▶ **TEKS BACAAN**
######

Esai Aulia Akbar
Wabah Covid-19 telah memberi dampak negatif bagi bumi dan seisinya. Namun, di dalamnya juga mengandung nilai positif bagi kita, terutama para santri. Dalam benak santri, timbul keingintahuan tentang seluk-beluk upaya pemerintah dalam menanggapi musibah ini.
Sesuai dengan Firman Allah di dalam Q.S. Al Imran ayat 90:
رَبَّنَا مَا خَلَقْتَ هَذَا بَاطِلً
Artinya: wahai Pemelihara kami, Engkau tidak menciptakan semua ini sia-sia.
Kita semua tau, pemerintah telah melakukan upaya sekuat tenaga dalam mengatasi masalah Covid-19 ini. Dimulai dari perintah mengisolasi diri di rumah, physical distancing, gerakan masyarakat sehat dengan mencuci tangan setiap saat, memakai hand sanitizer, bahkan menunda acara yang mengumpulkan orang banyak.
Salah satu kegiatan imbauan berkumpul juga berlaku untuk beribadah. Ditiadakannya salat Jumat mengandung kontroversi bagi kalangan masyarakat, terutama muslim.

######

▶ **KEGIATAN**
A: Jawablah pertanyaan berikut berdasarkan esai tentang Covid-19.
(i) Menurut esai, bagi siapa terutama wabah Covid-19 mengandung nilai positif?
(ii) Apa arti ayat yang dikutip dalam esai?
(iii) Ibadah apa yang peniadaannya disebut mengandung kontroversi?
B: Tentukan apakah setiap pernyataan berikut sesuai dengan esai tentang Covid-19. Jawab ya atau tidak, lalu kutip kata-kata dari esai yang menjadi dasarnya.
(i) Pemerintah memerintahkan warga untuk mengisolasi diri di rumah.
(ii) Wabah Covid-19 hanya membawa dampak negatif.
(iii) Imbauan agar tidak berkumpul tidak berlaku untuk kegiatan ibadah.
Gunakan esai di atas saja sebagai dasar jawaban.

▶ **INFORMASI YANG DIBERIKAN**

######

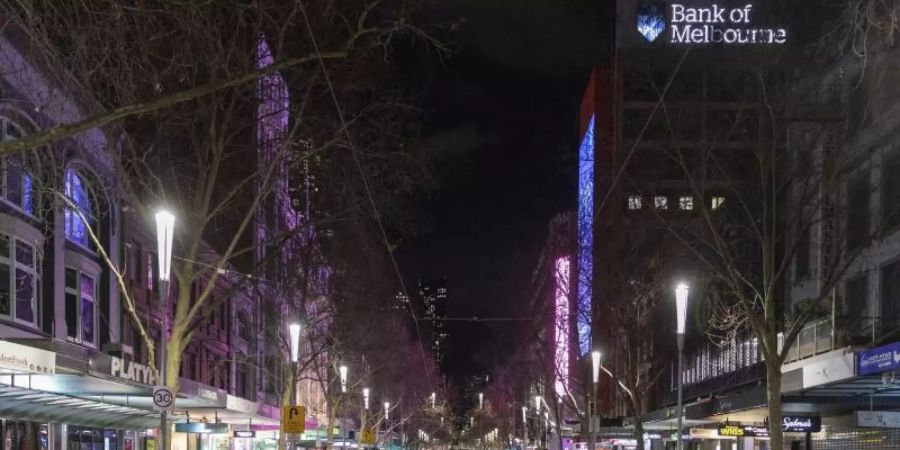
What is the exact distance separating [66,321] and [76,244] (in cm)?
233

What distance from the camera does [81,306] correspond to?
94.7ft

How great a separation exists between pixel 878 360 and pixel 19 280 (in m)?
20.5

######

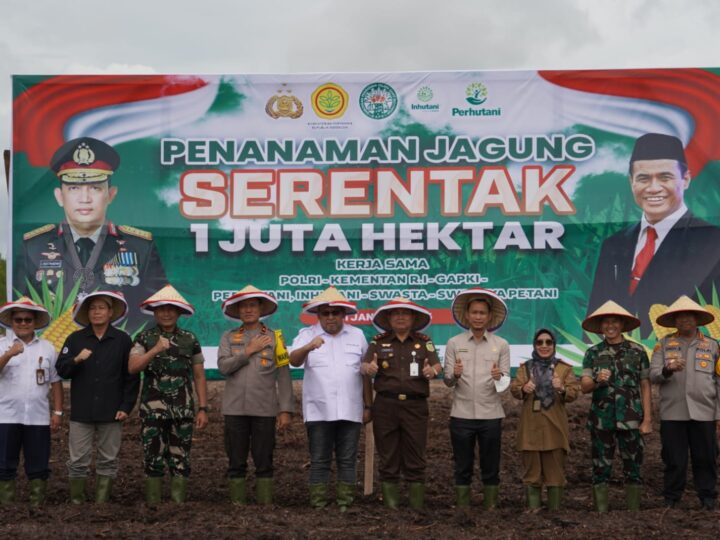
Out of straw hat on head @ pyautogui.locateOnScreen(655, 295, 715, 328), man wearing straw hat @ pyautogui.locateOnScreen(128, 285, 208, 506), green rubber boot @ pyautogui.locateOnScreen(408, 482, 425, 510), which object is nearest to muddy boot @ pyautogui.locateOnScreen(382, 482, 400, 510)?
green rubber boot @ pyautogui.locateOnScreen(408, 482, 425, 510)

######

▶ **JAWABAN**
A:
(i) Bagi para santri.
(ii) Wahai Pemelihara kami, Engkau tidak menciptakan semua ini sia-sia.
(iii) Salat Jumat.

B:
(i) Ya. "Dimulai dari perintah mengisolasi diri di rumah"
(ii) Tidak. "Namun, di dalamnya juga mengandung nilai positif bagi kita"
(iii) Tidak. "Salah satu kegiatan imbauan berkumpul juga berlaku untuk beribadah."